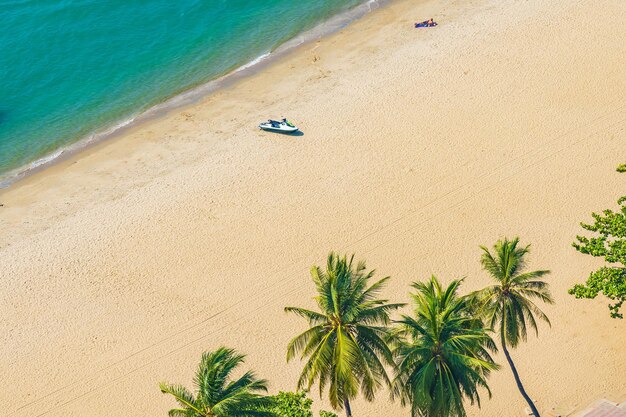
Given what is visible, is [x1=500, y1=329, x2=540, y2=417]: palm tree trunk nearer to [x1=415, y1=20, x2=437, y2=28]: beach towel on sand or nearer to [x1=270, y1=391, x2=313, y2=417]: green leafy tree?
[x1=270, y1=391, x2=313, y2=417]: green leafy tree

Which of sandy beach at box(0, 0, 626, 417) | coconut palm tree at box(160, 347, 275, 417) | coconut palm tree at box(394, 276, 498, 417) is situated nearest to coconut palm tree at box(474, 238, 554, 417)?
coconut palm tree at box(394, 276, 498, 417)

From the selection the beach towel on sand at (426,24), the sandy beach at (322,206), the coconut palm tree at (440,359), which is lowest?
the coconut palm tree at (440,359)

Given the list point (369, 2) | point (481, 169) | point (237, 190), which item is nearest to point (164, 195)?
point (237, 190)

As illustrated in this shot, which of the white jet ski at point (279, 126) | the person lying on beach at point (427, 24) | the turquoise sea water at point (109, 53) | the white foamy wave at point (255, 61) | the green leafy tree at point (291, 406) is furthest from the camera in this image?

= = = =

- PROBLEM TO WORK ON -
Please extract every line of the listing above that contains the string "palm", treating uppercase and lowercase as different.

- SOLUTION TO THE PROBLEM -
Given what is visible, is [x1=500, y1=329, x2=540, y2=417]: palm tree trunk nearer to [x1=415, y1=20, x2=437, y2=28]: beach towel on sand or nearer to [x1=270, y1=391, x2=313, y2=417]: green leafy tree?
Which of sandy beach at box(0, 0, 626, 417) | coconut palm tree at box(160, 347, 275, 417) | coconut palm tree at box(394, 276, 498, 417) is situated nearest to coconut palm tree at box(474, 238, 554, 417)?
coconut palm tree at box(394, 276, 498, 417)
From the selection the beach towel on sand at (426,24), the sandy beach at (322,206), the coconut palm tree at (440,359), which is lowest?
the coconut palm tree at (440,359)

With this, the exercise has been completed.